Двое двинулись по вагону, где незанятой оставалась лишь скамья напротив хорошенькой пассажирки. Сюда, к ней лицом, но против движения поезда, и сели неразлучные двое. Взгляд девушки, чужой, равнодушный, скользнул по ним мимоходом, и вдруг на ее лице расцвела прелестная улыбка, круглые щеки зарделись нежным румянцем, она протянула вперед маленькую руку в серой перчатке. Первые же звуки ее голоса, грудного, мелодичного и уверенного, возвестили о том, что, когда его владелица говорит, ее слушают и она к этому привыкла.
– Что ж, мистер Истон, если вам угодно, чтобы я заговорила первой, извольте. Вы нарочно не узнаете старых друзей, если встречаетесь с ними на Западе?
Услышав ее голос, тот, что помоложе, встрепенулся, секунду помедлил, как бы преодолевая легкое замешательство, но тут же справился с собой и схватил левой рукой протянутую руку.
– Как не узнать, – сказал он с усмешкой. – Мисс Фэрчайлд! Прошу извинить, что здороваюсь левой рукой, правая в настоящую минуту занята другим.
Он чуть приподнял правую руку, скованную блестящим «браслетом» на запястье с левой рукой его спутника. Радость в глазах девушки медленно угасла, сменяясь ужасом и недоумением. Румянец сошел с ее щек. Рот приоткрылся огорченно и разочарованно. Истон, словно наблюдая что-то забавное, коротко засмеялся и собрался было заговорить опять, но его опередил второй. Все это время острые, смышленые глаза угрюмого пассажира исподтишка следили за выражением ее лица.
– Вы уж простите, мисс, что я к вам обращаюсь, только я вижу, вы знакомы с шерифом. Так, может, попросили бы, пусть замолвит за меня словечко, когда прибудет в тюрьму. Он вам не откажет, а мне все же будет послабление. Он ведь сажать меня везет, в Леве-нуэрт. На семь лет, за подлог.

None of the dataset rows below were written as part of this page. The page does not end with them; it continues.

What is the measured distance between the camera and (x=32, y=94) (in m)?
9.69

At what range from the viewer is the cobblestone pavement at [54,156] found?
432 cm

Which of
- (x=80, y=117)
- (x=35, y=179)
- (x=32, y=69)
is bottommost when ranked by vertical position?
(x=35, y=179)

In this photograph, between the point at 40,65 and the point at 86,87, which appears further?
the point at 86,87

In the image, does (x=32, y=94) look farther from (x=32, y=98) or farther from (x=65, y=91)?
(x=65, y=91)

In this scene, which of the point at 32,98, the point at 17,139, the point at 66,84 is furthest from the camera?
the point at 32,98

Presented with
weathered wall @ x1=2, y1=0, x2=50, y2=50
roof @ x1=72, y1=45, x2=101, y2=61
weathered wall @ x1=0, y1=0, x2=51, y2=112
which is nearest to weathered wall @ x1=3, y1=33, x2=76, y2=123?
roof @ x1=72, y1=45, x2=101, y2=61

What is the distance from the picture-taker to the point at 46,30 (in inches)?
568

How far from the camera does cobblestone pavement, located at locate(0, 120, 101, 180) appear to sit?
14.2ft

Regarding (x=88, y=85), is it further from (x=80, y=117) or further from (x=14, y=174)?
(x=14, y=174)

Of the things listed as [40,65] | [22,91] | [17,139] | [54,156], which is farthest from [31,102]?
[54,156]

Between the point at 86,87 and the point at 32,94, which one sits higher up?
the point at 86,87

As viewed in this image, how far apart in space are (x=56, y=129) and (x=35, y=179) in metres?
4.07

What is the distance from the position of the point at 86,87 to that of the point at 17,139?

– Ах вот что! – сказала пассажирка, глубоко вздохнув, и лицо ее опять порозовело. – Вот чем вы тут занимаетесь! Стали шерифом?
– Мисс Фэрчайлд, милая, надо же мне было чем-то заняться, – спокойно сказал Истон. – Деньги имеют свойство улетучиваться сами по себе, а за теми, с кем вы и я водили знакомство в Вашингтоне, без денег не угнаться. Подвернулся случай на Западе, вот я и… конечно, шерифу далековато до посла, но все же…
– А посол у нас больше не бывает, – с живостью отозвалась девушка. – И незачем ему вообще было к нам ездить. Вы могли бы знать это. Ну а вы теперь, значит, заправский герой Дикого Запада, скачете верхом, стреляете, и на каждом шагу вас подстерегают опасности. Да, в Вашингтоне живут по-другому. А вас там многим не хватало в кругу старых знакомых.